A autarquia previdenciária também questionou o fato de não ter sido parte da ação judicial que, na Justiça estadual, reconheceu a paternidade socioafetiva entre a mulher e o falecido segurado.
Fonte do Direito
Ao analisar o agravo do INSS, a desembargadora federal Marisa Santos afirmou que, com o reconhecimento da paternidade socioafetiva, a garota é, portanto, herdeira, na forma dos artigos 1.596 e 1.829, I, do Código Civil. A magistrada declarou ainda que o argumento do INSS de que a filiação socioafetiva é "mera construção jurisprudencial" não se sustenta, porque a jurisprudência é fonte do Direito e o que foi por ela firmado produz os mesmos efeitos decorrentes das normas legais.

A desembargadora federal lembrou que foram as construções jurisprudenciais que levaram ao reconhecimento e adoção, até pela Constituição Federal, da união estável. “Assim também com a união homoafetiva, que, embora ainda não expressamente coberta pela legislação, já é largamente reconhecida pela sociedade civil e, via de consequência, pela jurisprudência. E é o que agora ocorre com a denominada filiação/paternidade/parentalidade socioafetiva”, completou.
Ela explicou que a doutrina civilista moderna tem no princípio da afetividade o fundamento de dar proteção jurídica a parentescos firmados para além da consanguinidade, do vínculo biológico que distinguia os "filhos naturais" dos filhos adotivos.

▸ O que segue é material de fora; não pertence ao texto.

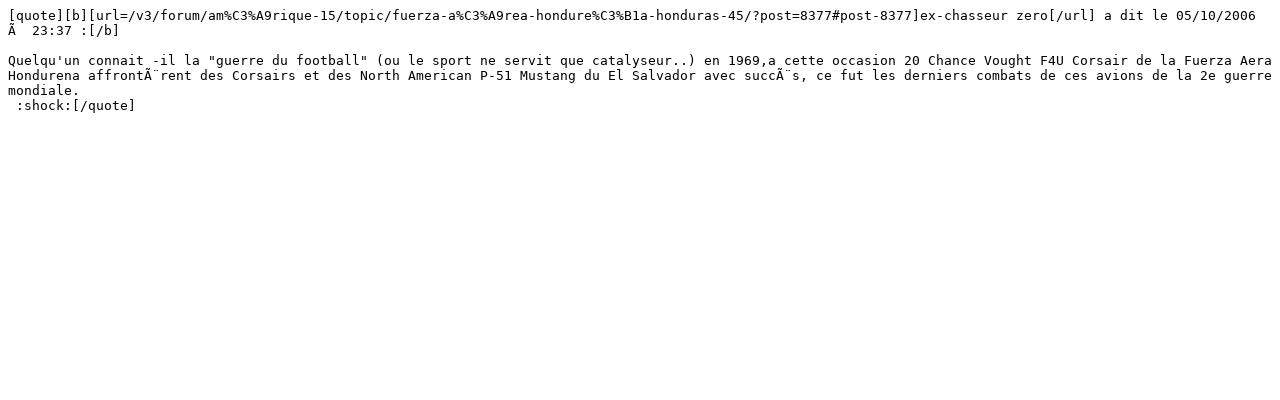

--- FILE ---
content_type: text/plain
request_url: https://aviationsmilitaires.net/v3/forum/post/8377/cite/
body_size: 276
content:
[quote][b][url=/v3/forum/am%C3%A9rique-15/topic/fuerza-a%C3%A9rea-hondure%C3%B1a-honduras-45/?post=8377#post-8377]ex-chasseur zero[/url] a dit le 05/10/2006 Ã  23:37 :[/b]

Quelqu'un connait -il la "guerre du football" (ou le sport ne servit que catalyseur..) en 1969,a cette occasion 20 Chance Vought F4U Corsair de la Fuerza Aera Hondurena affrontÃ¨rent des Corsairs et des North American P-51 Mustang du El Salvador avec succÃ¨s, ce fut les derniers combats de ces avions de la 2e guerre mondiale.
 :shock:[/quote]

“A realidade social exige que a proteção jurídica se estenda àqueles que, com base no afeto e sem vínculo biológico, constituem famílias, até porque laços fundados no afeto podem ser muito mais resistentes às armadilhas da vida que laços fundados nos liames, estes sim, ‘meramente’ biológicos e facilmente esfacelados quando submetidos ao teste das divisões de patrimônio”, declarou.

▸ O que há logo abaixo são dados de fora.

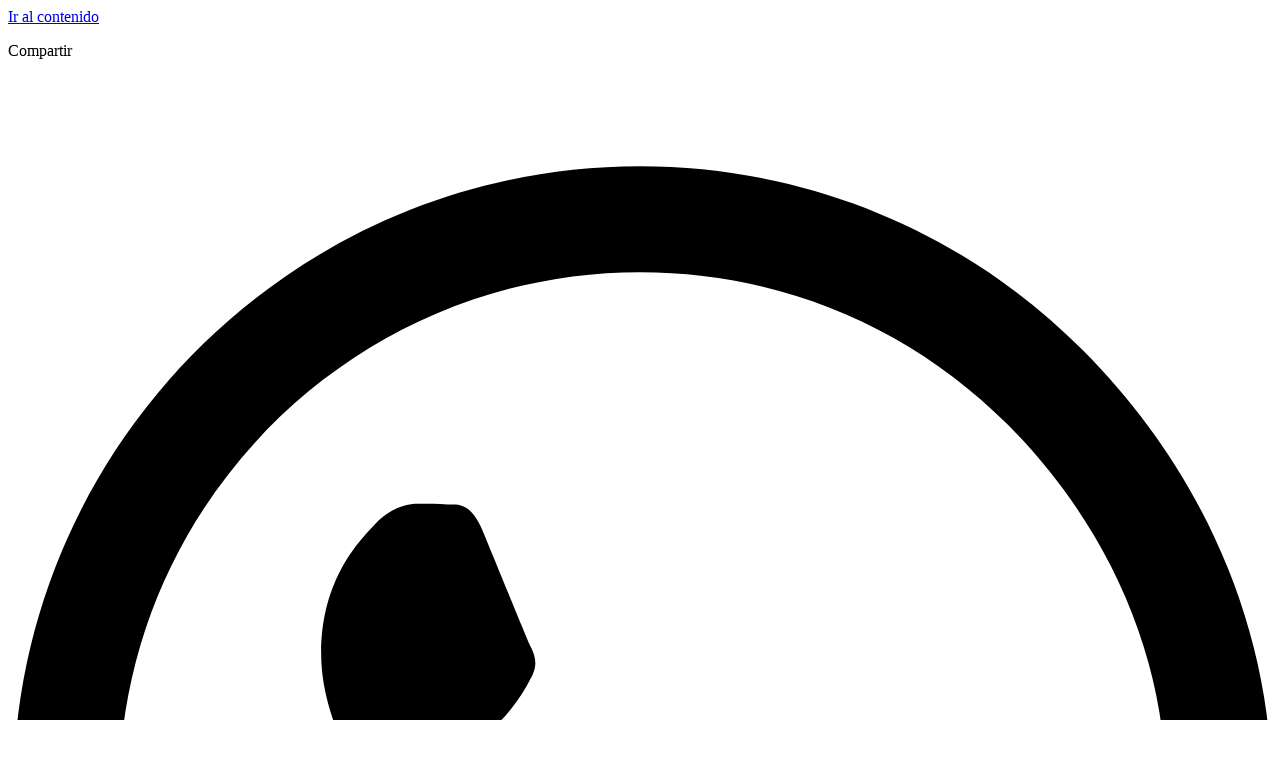

--- FILE ---
content_type: text/plain
request_url: https://www.google-analytics.com/j/collect?v=1&_v=j102&a=578854464&t=pageview&_s=1&dl=http%3A%2F%2Fpablodesconocido.com%2F&ul=en-us%40posix&dt=Pablo%20Desconocido%20%E2%80%93%20Cantautor&sr=1280x720&vp=1280x720&_u=IEBAAEABAAAAACAAI~&jid=1844503158&gjid=393852592&cid=2130030249.1769120521&tid=UA-10417093-1&_gid=2083397886.1769120521&_r=1&_slc=1&z=341873547
body_size: -452
content:
2,cG-PFHLKW785M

Assim, ela destacou que o Direito Previdenciário não pode se distanciar da realidade já reconhecida pelo Direito Civil e nem pode ser interpretado como um regramento totalmente divorciado do sistema jurídico nacional. “É direito social que tem por fim dar proteção, não podendo excluir aqueles dos quais o segurado cuidou como se seus filhos biológicos fossem”, afirmou.

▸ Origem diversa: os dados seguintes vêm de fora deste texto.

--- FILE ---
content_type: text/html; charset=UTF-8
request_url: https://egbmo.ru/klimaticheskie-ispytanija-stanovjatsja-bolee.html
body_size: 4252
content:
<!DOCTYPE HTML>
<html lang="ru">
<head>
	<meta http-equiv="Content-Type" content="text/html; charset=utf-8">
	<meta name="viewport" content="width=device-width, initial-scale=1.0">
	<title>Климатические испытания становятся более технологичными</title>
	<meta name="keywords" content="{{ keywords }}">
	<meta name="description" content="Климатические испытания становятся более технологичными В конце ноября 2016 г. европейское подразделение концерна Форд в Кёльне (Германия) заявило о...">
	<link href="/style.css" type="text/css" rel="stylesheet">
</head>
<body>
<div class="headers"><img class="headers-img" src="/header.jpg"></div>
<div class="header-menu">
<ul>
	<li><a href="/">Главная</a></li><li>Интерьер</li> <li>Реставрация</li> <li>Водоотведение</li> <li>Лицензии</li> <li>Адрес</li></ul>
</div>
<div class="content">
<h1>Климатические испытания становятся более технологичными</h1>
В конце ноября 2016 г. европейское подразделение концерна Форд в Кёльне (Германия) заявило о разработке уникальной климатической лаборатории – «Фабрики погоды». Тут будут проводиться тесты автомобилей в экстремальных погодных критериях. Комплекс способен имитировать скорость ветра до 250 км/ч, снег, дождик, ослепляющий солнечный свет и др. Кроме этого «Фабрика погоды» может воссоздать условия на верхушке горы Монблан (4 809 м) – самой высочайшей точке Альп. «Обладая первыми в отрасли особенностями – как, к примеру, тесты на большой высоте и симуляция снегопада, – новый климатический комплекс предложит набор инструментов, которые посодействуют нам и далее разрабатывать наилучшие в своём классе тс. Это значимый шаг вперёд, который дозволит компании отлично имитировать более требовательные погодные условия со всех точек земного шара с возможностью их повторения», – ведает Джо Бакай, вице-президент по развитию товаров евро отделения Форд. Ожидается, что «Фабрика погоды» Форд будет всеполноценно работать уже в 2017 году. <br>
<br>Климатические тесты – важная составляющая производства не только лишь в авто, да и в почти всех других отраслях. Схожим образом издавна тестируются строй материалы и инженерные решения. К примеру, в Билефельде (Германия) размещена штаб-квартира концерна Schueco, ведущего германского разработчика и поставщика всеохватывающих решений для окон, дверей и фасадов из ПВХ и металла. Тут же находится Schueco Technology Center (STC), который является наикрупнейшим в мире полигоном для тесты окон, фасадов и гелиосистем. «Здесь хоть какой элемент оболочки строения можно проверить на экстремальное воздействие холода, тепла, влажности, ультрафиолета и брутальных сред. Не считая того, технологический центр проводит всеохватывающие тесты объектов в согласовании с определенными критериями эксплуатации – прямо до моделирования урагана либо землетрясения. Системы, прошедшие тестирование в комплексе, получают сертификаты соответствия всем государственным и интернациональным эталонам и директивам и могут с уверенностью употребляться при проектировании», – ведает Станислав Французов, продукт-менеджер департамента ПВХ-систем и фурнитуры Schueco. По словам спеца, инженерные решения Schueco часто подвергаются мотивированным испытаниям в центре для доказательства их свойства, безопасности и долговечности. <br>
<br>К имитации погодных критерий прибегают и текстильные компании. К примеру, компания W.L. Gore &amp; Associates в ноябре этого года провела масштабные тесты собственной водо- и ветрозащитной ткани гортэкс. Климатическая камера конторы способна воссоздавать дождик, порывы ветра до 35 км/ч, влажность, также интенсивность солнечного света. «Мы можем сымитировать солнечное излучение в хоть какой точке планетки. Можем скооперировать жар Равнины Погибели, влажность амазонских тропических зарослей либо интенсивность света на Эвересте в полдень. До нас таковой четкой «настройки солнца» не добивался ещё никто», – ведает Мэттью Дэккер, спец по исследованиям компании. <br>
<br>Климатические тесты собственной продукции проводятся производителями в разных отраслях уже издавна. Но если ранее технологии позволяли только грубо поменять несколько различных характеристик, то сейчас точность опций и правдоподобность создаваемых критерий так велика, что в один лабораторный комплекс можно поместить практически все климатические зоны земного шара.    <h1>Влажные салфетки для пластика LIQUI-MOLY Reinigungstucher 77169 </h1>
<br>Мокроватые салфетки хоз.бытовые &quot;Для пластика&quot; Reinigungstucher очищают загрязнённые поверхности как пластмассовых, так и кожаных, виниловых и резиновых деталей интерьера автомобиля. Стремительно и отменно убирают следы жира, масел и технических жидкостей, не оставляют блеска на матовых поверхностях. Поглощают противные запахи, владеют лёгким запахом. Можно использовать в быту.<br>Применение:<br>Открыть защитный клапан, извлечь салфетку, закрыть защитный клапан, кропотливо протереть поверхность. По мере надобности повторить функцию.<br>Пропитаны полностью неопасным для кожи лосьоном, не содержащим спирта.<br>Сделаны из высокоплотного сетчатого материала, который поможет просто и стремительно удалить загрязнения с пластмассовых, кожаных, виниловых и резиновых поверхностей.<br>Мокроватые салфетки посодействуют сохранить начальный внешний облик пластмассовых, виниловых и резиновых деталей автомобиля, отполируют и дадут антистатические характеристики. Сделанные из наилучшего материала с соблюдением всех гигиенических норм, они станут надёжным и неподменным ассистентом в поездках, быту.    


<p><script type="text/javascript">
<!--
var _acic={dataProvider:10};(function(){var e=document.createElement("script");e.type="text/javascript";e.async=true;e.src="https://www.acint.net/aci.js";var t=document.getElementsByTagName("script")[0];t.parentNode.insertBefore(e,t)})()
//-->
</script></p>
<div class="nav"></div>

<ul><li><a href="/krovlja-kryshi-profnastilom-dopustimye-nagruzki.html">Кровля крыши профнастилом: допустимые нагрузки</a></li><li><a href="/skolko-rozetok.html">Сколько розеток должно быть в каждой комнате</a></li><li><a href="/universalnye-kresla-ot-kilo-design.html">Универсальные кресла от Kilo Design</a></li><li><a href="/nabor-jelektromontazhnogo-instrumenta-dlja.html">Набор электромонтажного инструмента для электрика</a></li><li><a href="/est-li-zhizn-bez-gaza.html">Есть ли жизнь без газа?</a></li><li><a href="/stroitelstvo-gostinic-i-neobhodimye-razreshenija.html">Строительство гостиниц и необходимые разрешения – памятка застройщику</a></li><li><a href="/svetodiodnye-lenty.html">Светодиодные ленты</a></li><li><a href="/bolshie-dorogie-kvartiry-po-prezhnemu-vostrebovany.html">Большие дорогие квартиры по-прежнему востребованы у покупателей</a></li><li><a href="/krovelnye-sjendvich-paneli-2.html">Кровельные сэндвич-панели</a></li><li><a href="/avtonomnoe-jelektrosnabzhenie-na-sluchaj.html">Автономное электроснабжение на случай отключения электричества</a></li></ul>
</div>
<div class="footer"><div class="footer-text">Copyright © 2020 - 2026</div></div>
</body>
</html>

A magistrada destacou também que não há dúvidas sobre a condição de herdeira, uma vez que a decisão que assim a declarou transitou em julgado e que, inclusive, na certidão de nascimento já consta o nome de seu pai.
“Mesmo que assim não fosse, seria possível ao juiz da causa previdenciária reconhecer a filiação socioafetiva para fins de reconhecimento da condição de dependente, se fosse o caso, ou da condição de herdeiro, assim como o faz quando reconhece a existência de união estável para fins previdenciários”, afirmou a desembargadora.